## Quoted passage
++++
Are you keeping this area only for Constance related topics? Meaning:
Will you be x-posting from the Home Blog (and possibly revamping the post to say what you really wanted it to?)
Will you only be posting things you wouldn't want IRL people to read?
Will you be pimping the Home Blog around your Apartment Blog?
Will you be pimping the Apartment Blog around your Home Blog?
I have no issues with pimping my Home Blog around here ~ but the Apartment will stay a closely guarded secret as far as that site is concerned. I don't worry that any of the Constance House sisters will rat me out, as you are all in the same building with me & would never do that to a sister. Or risk a hazing the likes of which the world has never seen.
I may x-post & expand into what I really wish I could have said in the first place, but I don't see that happening often. Unless it's something I would curse about - this being my PG-13 home and what not. (I tried for an R-rating but I couldn't bring myself to show the skin necessary for that one. No one wants to see that, trust me!)
++++
## Information shown

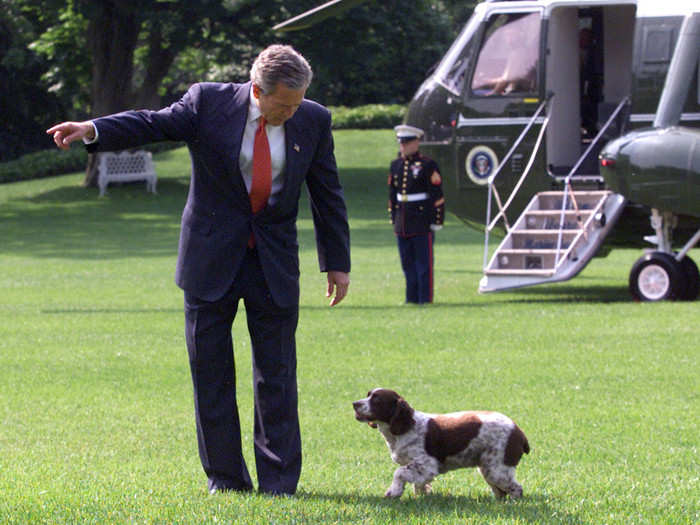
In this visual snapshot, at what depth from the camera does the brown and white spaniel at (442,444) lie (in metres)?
5.46

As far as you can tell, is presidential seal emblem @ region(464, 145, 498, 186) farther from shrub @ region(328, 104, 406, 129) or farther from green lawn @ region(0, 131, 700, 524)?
shrub @ region(328, 104, 406, 129)

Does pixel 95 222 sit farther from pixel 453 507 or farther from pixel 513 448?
pixel 453 507

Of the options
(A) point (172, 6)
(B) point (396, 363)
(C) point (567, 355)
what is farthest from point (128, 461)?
(A) point (172, 6)

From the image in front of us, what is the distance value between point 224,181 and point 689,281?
10687mm

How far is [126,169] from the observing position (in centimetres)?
4009

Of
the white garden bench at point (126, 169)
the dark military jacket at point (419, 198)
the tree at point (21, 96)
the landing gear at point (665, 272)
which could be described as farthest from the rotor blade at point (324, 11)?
the tree at point (21, 96)

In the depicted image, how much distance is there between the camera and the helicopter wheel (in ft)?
48.8

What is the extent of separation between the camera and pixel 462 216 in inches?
693

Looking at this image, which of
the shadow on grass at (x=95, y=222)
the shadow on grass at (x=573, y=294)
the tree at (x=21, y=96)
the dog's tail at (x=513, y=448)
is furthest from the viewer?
the tree at (x=21, y=96)

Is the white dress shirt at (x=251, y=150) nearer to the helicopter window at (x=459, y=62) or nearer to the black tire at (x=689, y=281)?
the black tire at (x=689, y=281)

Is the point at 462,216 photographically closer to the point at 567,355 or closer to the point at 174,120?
the point at 567,355

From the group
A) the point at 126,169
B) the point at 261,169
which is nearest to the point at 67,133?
the point at 261,169

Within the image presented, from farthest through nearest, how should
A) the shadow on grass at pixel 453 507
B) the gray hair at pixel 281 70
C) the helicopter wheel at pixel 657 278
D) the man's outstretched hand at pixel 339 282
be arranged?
the helicopter wheel at pixel 657 278
the man's outstretched hand at pixel 339 282
the gray hair at pixel 281 70
the shadow on grass at pixel 453 507

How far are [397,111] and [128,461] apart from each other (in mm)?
49381
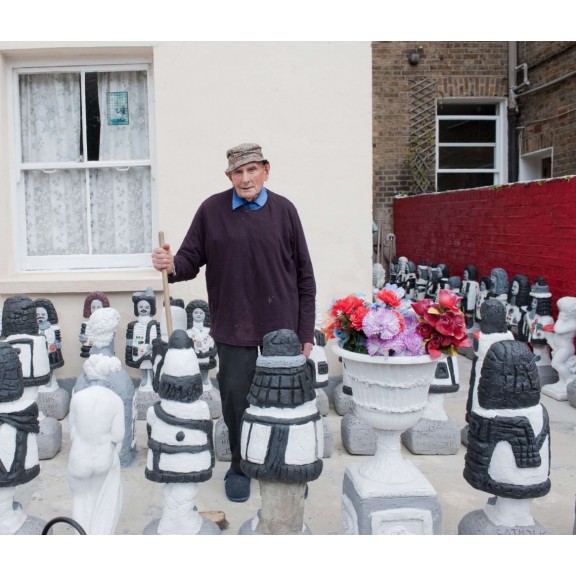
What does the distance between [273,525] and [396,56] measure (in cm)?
922

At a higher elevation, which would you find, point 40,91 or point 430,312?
point 40,91

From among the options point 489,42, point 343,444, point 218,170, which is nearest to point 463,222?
point 489,42

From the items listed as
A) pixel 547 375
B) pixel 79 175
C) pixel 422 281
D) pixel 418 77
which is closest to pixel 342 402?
pixel 547 375

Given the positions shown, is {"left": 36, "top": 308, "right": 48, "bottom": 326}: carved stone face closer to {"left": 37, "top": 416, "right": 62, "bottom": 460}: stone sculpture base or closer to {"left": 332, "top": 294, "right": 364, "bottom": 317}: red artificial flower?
{"left": 37, "top": 416, "right": 62, "bottom": 460}: stone sculpture base

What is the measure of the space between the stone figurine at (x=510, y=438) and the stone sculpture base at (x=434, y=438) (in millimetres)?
1333

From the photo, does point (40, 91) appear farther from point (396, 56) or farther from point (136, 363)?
point (396, 56)

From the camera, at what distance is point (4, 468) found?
240 centimetres

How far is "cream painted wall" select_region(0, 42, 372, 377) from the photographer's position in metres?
4.81

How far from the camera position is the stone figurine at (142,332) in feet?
14.9

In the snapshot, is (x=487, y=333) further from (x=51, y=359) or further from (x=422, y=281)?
(x=422, y=281)

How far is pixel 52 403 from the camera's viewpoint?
455cm

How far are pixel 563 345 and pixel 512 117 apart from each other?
6.37 metres

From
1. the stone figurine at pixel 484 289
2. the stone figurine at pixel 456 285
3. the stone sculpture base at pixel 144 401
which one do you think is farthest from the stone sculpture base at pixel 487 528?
the stone figurine at pixel 456 285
++++
## Goal 1
From the blog post above, extract the stretch from "I may x-post" through "that, trust me!)".
## Goal 2
Answer these questions on the blog post above the listing:
(a) What rating does the writer give the Home Blog?
(b) Which blog will stay a closely guarded secret as far as the other site is concerned?
(c) Who does the writer not worry will rat them out?
## Goal 3
Continue the blog post about the Home Blog and the Apartment Blog from the point at which it stops.

## Task answer 1
I may x-post & expand into what I really wish I could have said in the first place, but I don't see that happening often. Unless it's something I would curse about - this being my PG-13 home and what not. (I tried for an R-rating but I couldn't bring myself to show the skin necessary for that one. No one wants to see that, trust me!)

## Task answer 2
(a) PG-13
(b) The Apartment Blog
(c) The Constance House sisters

## Task answer 3
I will most likely be a lot more honest about my own family & feelings around here ... Hubs family doesn't know I have a blog & I really can't see them stumbling onto it - but I don't have nearly the pent-up-frustrility with them that I have with my own family. I know that several family members read my Home Blog & would rat me out to my mother in a heartbeat, so all issues with them will come here. For your laughter & alcohol enhanced assistance.
I'll post the fun, happy, embarrassing, stupid, and goofy parts of my life around here too (keeping the happiness level to a good 7 out of 10 hopefully) ... but this is meant to be my escape from suburbia, children, husband, job, school & family ~ and when I escape for drinks I've been known to bitch & whine.
Just fair warning.
What will your Apartment hold?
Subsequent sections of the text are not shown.